Freising. Jahrelang war der Haushalt des Kreiskrankenhauses ausgeglichen oder sogar positiv. Im vergangenen Jahr seien erstmals wieder Verluste eigefahren worden, schreibt die Süddeutsche Zeitung. Das Minus, mit dem sich der Kreistag nun beschäftigt habe, betrage 776.000 Euro. Das sei aus Sicht der Landkreisverwaltung aber kein Anlass zu großer Sorge, so die Zeitung. Einer Untersuchung zufolge wiesen derzeit rund die Hälfte aller kommunalen Krankenhäuser in Bayern negative Abschlüsse auf.

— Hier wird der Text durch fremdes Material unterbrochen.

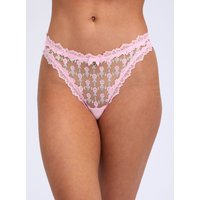 Rosa embroidered thong Mix 06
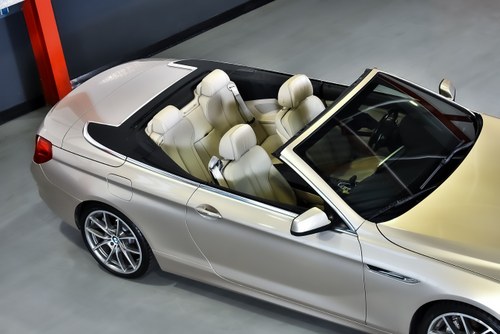 2012 BMW 650i Convertible F12 In vendita (immagine 76 di 104)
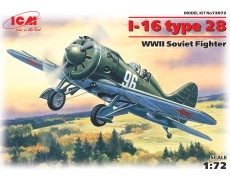  1:72 Винищувач І-16 тип 28 ICM 72073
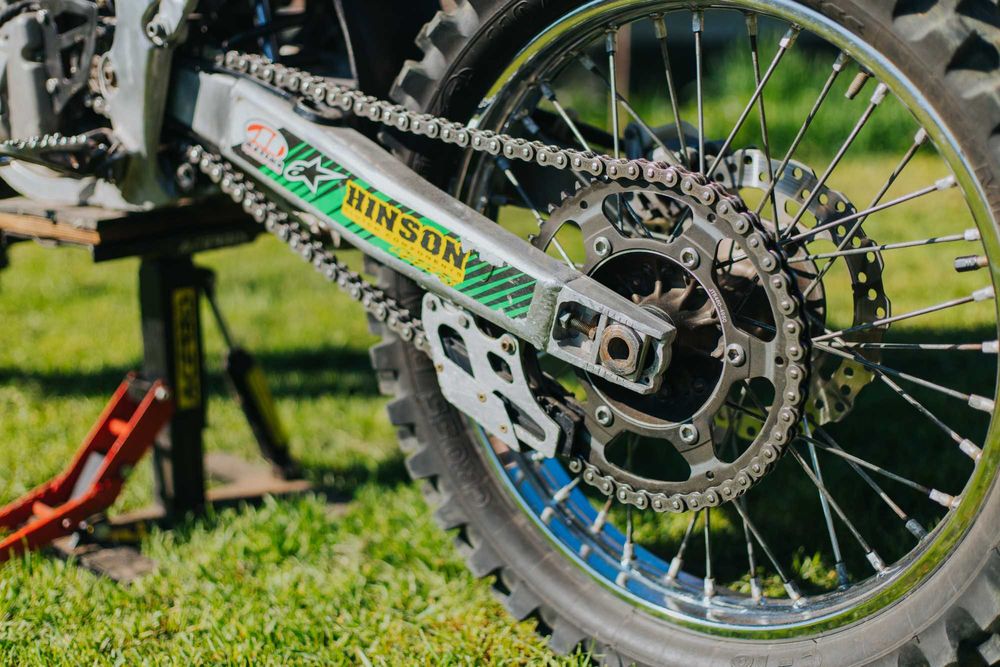 Kawasaki KXF 250 2008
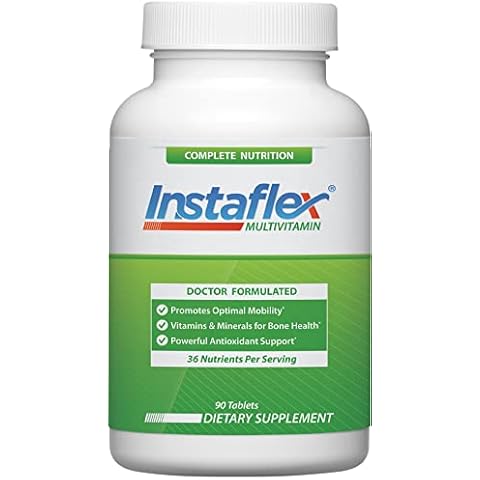 Instaflex Multivitamin - Joint Support Supplement, Supports Mobility and Bone Health, 90 Tablets Cover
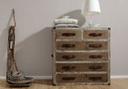 A.S. Création behang Elegance 3 beige, bruin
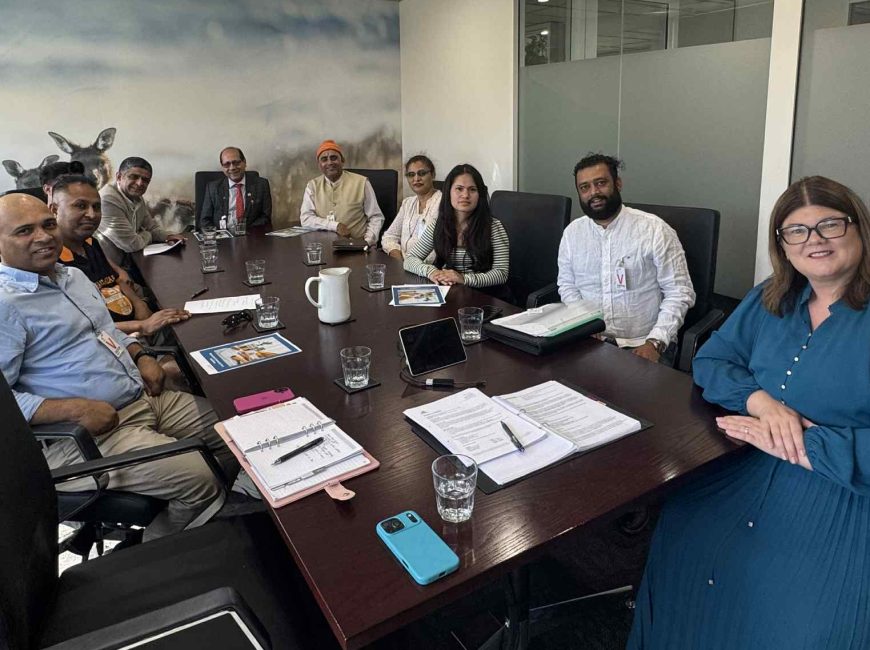 Delegation Meets Minister Bettison to Advance Multicultural Community Facility in Munno Para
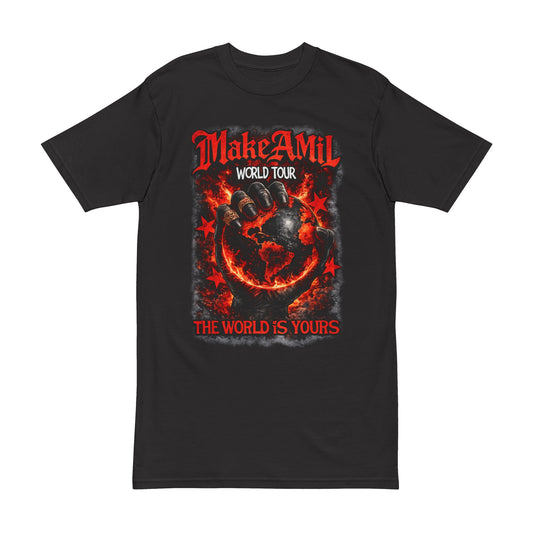 “World Tour” Tee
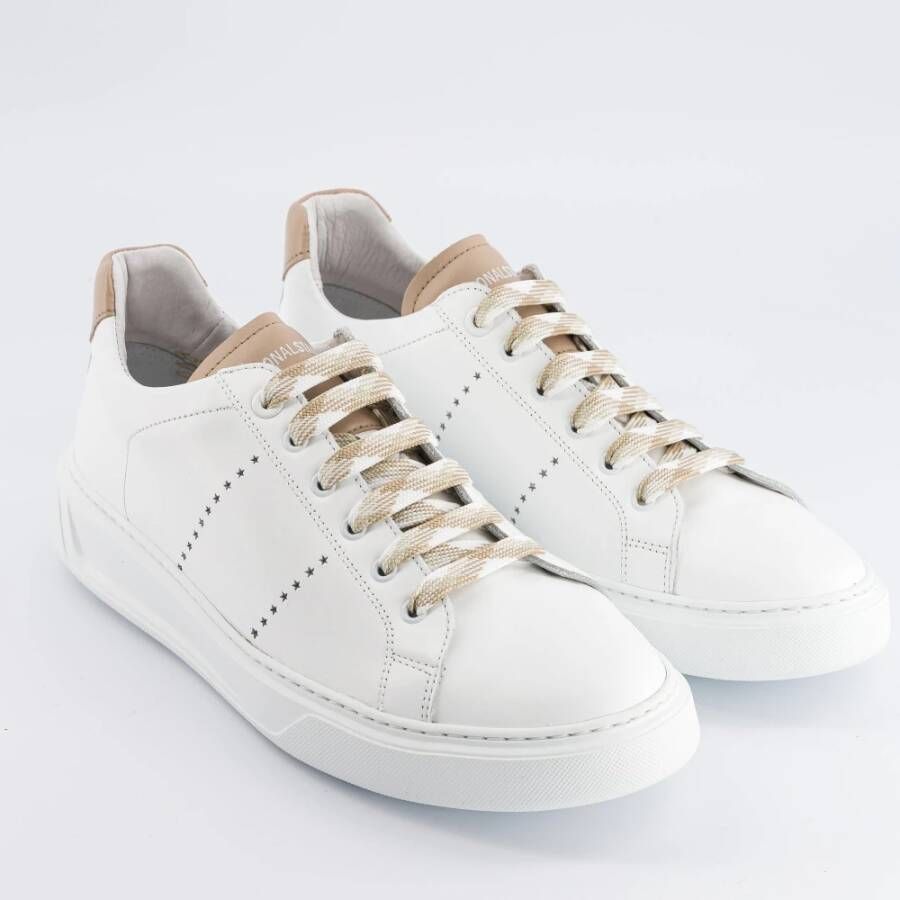 National Standard Edition 9 Wit Beige White Heren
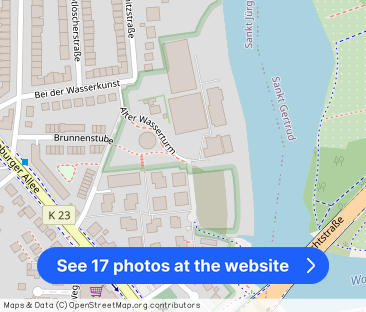 Hochwertige 3-Zimmer-EG-Wohnung in St. Jürgen "Die Wasserkunst" - Photo 1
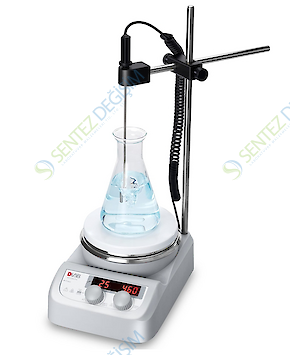 DLAB MS-H280-Pro Isıtıcılı Manyetik Karıştırıcı 200... 1.500 rpm / RT... 280 ℃ / 3 L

Das Klinikum stehe wirtschaftlich relativ gut da. 

Die Erlöse seien 2018 um 800.000 Euro gestiegen. Auf der Kostenseite stünden aber die um 1,8 Millionen gestiegenen Personalkosten. Grund seien die Tarifsteigerungen. Mehr Personal sei es nicht – das werde „händeringend“ gesucht. Das fehlende Personal sei auch der Grund, warum nicht mehr Patienten betreut werden könnten, immer wieder Betten in der Intensivabteilung nicht belegt würden, insgesamt weniger operiert werde. Kreisrat Heino Pause (Freie Wähler) habe gesagt: "Wenn wir die Personalsituation in den Griff kriegen, kriegen wir auch die Kosten wieder in den Griff."